The New Berlin Horse Tram Company, abbreviated as NBPfG or NBPf, was a horse tram company based in Berlin. From 1877, it operated several lines from Alexanderplatz to Weißensee and Lichtenberg. During its first two years of operation, the company attempted to introduce a so-called perambulator service, a hybrid between a tram and an omnibus. In 1894, operations were taken over by the Große Berliner Pferdeeisenbahn (GBPfE). The NBPfG was removed from the commercial register in 1900.

== History ==

=== Previous history ===
At the end of the 18th century, several colonies emerged between Berlin and Lichtenberg along Frankfurter Allee. These included Boxhagen on what is now Boxhagener Straße, Friedrichsberg near today's Frankfurter Allee station, Lichtenberg-Kietz along Lückstraße, Rummelsburg on Lake Rummelsburg, and Neue Welt and Klein-Frankfurt near today's Frankfurter Tor. From 1870 onwards, the first tenement buildings were erected in this area and Lichtenberg. At the same time, the Hamburg entrepreneur Gustav Adolf Schön acquired the Weißensee manor. He sold approximately 38 hectares to Ernst Wilhelm Johannes Gäbler, who promoted the construction of tenement buildings.

The first transport link for both areas was the Ringbahn, which began operating in 1871. However, Friedrichsberg station (now Frankfurter Allee) did not adequately cover the area, and Weißensee station (now Greifswalder Straße) was located outside the Weißensee municipal area in then-undeveloped land. To connect the area to Berlin, the transport company Weigel established a horse-drawn omnibus line from Alexanderplatz to Weißensee on November 1, 1873.

=== Beginnings with perambulator operation ===

Route Overview as of 18 July 1878
| Line/ Signal Sign | Route | Car Sequence | Length (in km) |
|---|---|---|---|
| White | Alexanderplatz – Greifswalder Straße – Bf Weißensee – Antonplatz – Weißensee, Castle | 24 | 5.0 |
| Green | Alexanderplatz – Große Frankfurter Straße – Frankfurter Tor | 8 | 2.0 |

Shortly after the horse-drawn omnibus line began operating, the growing population in both communities made the construction of more efficient horse-drawn railways appear profitable. Gäbler, as the initiator of the horse-drawn railway, received concessions from the Ministerial Building Commission on July 7 and October 30, 1875, for two lines from Alexanderplatz to Weißensee and Friedrichsberg, respectively. Since both the railway and the land in Weißensee were his property, Gäbler hoped this would facilitate renting out his apartments. The police license for the Weißensee line was granted on December 22, 1875, and on August 5, 1876, the Neue Berliner Pferdebahn-Gesellschaft (New Berlin Horse Tram Company) was founded to finance both lines. On October 25, 1876, Gäbler's heirs, following his death that year, transferred their rights to the company.

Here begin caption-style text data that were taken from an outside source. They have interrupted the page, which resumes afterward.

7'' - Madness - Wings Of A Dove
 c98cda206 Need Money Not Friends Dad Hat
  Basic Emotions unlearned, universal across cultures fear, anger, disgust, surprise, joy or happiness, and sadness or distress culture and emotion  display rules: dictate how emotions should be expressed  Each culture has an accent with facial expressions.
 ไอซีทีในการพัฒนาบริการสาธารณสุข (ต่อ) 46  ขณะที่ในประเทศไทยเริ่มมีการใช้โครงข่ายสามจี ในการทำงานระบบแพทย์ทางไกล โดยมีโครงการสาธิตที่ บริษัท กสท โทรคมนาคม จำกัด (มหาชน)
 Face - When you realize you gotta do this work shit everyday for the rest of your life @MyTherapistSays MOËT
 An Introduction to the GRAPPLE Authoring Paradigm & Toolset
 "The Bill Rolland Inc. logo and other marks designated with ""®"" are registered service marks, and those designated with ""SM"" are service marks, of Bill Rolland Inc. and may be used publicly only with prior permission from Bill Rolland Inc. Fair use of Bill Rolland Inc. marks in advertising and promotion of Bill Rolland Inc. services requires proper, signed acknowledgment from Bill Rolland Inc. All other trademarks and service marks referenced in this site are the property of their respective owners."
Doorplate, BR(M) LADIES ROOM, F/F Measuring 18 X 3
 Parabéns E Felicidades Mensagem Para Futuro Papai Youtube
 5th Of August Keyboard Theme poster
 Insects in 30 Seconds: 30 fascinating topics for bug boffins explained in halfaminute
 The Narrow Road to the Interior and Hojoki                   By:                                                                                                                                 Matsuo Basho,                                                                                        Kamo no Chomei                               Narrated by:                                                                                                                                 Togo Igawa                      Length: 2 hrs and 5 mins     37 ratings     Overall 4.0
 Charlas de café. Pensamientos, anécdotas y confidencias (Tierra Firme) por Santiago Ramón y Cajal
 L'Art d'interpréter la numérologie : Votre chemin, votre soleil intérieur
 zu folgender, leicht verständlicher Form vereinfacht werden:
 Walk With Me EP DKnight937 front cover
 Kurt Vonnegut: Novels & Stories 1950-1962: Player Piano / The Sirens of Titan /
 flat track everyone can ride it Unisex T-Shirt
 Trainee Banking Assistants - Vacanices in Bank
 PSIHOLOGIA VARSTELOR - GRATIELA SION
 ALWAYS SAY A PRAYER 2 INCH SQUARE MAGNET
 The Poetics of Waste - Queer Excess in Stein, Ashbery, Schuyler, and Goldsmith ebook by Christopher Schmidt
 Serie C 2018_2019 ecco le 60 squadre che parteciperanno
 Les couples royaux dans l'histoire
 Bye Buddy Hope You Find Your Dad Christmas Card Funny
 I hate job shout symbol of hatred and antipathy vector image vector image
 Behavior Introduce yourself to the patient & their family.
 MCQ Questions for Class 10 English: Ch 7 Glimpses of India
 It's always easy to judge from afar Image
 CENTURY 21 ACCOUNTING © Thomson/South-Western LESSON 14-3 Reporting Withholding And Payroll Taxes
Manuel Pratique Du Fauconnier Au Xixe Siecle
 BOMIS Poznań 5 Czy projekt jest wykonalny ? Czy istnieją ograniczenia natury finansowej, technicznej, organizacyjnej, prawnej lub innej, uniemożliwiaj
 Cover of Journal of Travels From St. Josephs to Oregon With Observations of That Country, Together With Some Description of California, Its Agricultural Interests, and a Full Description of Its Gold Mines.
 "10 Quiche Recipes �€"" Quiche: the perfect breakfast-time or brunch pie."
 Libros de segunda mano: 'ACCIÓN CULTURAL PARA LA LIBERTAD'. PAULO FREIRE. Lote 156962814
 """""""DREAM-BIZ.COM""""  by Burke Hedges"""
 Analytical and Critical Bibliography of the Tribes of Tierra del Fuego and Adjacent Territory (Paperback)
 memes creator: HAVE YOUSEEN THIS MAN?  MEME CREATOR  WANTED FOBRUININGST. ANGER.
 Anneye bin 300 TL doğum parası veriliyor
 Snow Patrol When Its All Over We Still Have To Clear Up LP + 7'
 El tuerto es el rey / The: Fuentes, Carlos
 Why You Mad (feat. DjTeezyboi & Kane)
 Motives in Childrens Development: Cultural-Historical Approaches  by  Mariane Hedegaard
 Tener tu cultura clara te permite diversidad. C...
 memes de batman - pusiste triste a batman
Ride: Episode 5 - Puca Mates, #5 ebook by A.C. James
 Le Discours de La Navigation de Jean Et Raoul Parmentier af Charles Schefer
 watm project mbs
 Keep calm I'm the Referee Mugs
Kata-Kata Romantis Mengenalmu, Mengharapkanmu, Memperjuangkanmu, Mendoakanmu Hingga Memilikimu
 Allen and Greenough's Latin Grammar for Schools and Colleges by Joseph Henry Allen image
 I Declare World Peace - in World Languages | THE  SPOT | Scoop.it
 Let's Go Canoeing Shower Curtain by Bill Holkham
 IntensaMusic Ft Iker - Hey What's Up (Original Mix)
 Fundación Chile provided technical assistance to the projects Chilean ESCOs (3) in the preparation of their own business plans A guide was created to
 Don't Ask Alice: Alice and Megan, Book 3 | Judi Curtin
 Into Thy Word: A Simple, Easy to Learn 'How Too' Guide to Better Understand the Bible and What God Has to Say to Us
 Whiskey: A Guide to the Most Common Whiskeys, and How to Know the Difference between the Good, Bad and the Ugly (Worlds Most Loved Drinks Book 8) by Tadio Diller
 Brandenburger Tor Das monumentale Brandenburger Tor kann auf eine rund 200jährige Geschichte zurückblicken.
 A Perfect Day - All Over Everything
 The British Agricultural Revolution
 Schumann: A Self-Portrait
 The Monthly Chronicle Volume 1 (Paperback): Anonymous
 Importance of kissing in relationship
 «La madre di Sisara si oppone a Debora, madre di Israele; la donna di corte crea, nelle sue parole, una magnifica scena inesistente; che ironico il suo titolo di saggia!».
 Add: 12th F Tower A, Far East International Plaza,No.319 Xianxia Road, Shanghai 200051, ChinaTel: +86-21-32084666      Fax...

The construction start date for the Weißensee line is unclear; the route was approved on December 29, 1876. The official opening occurred on January 1, 1877, with a trip to Weißensee Castle.

The perambulator operation (derived from Latin per meaning 'with' and ambulare = 'to travel'; roughly meaning deflection operation) on the line attracted significant attention, as it aimed to combine the advantages of rail (smooth running) and road (flexibility). A track was laid between the Königstor and Weißensee, with vehicles travelling on the road between Alexanderplatz and Königstor. The six cars used had a guide wheel mounted at the front left, lowered onto the rails to keep the car on track, while the other wheels remained on the road. Raising the guide wheel allowed the cars to leave the track, eliminating the need for sidings. The NBPf likely chose this system because constructing tracks in the city centre and sidings along the route was costly.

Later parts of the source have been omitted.